··· Dataset excerpts

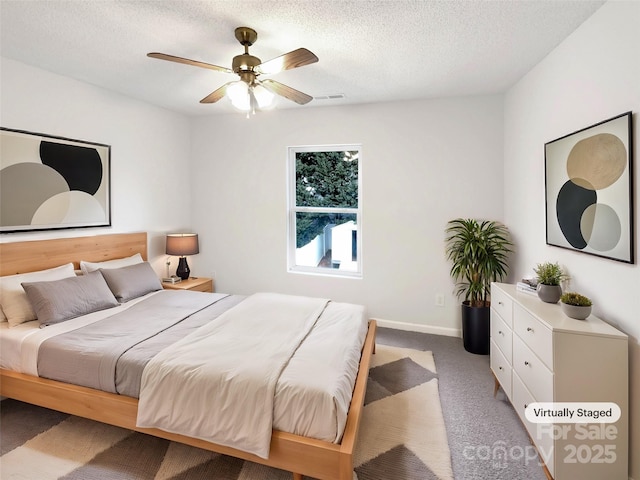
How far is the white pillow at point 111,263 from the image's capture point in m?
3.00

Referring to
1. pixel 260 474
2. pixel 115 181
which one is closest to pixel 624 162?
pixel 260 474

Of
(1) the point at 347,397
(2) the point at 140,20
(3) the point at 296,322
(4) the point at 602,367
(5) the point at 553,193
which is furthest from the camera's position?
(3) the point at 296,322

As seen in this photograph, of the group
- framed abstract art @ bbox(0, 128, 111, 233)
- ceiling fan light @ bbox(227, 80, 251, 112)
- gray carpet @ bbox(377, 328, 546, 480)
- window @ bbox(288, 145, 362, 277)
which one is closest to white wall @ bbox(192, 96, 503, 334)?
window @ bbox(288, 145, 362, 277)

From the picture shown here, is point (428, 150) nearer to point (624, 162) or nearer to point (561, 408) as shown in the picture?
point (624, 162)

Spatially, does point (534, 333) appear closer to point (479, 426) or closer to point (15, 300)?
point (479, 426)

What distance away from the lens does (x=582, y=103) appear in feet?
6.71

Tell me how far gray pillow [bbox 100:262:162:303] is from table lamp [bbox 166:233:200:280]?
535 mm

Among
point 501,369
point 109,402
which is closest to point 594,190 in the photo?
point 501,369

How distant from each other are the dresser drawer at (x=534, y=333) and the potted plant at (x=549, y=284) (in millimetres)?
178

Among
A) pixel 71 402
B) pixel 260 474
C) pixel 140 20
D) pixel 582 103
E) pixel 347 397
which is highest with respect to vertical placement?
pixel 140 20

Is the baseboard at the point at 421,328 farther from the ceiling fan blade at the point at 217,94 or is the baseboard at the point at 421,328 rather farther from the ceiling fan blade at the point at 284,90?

······

* [Exercise description]:
Reproduce only the lines running from the one that contains "Referring to" to the last line of the records.

* [Solved problem]:
Referring to
1. pixel 260 474
2. pixel 115 181
which one is closest to pixel 624 162?
pixel 260 474

Of
(1) the point at 347,397
(2) the point at 140,20
(3) the point at 296,322
(4) the point at 602,367
(5) the point at 553,193
which is furthest from the camera's position?
(3) the point at 296,322

As seen in this photograph, of the group
- framed abstract art @ bbox(0, 128, 111, 233)
- ceiling fan light @ bbox(227, 80, 251, 112)
- gray carpet @ bbox(377, 328, 546, 480)
- window @ bbox(288, 145, 362, 277)
which one is closest to white wall @ bbox(192, 96, 503, 334)?
window @ bbox(288, 145, 362, 277)

From the picture shown here, is point (428, 150) nearer to point (624, 162) or nearer to point (561, 408) as shown in the picture?
point (624, 162)

Spatially, does point (534, 333) appear closer to point (479, 426) or closer to point (15, 300)?
point (479, 426)

What distance away from the lens does (x=582, y=103) appear in feet?
6.71

Tell me how far gray pillow [bbox 100:262:162:303] is from table lamp [bbox 166:233:200:280]?
535 mm

Among
point 501,369
point 109,402
which is closest to point 594,190 in the photo?
point 501,369

How distant from each other are the dresser drawer at (x=534, y=333) and the potted plant at (x=549, y=284) (in millimetres)?
178

Among
A) pixel 71 402
B) pixel 260 474
C) pixel 140 20
D) pixel 582 103
E) pixel 347 397
which is highest with respect to vertical placement?
pixel 140 20

Is the baseboard at the point at 421,328 farther from the ceiling fan blade at the point at 217,94 or is the baseboard at the point at 421,328 rather farther from the ceiling fan blade at the point at 284,90?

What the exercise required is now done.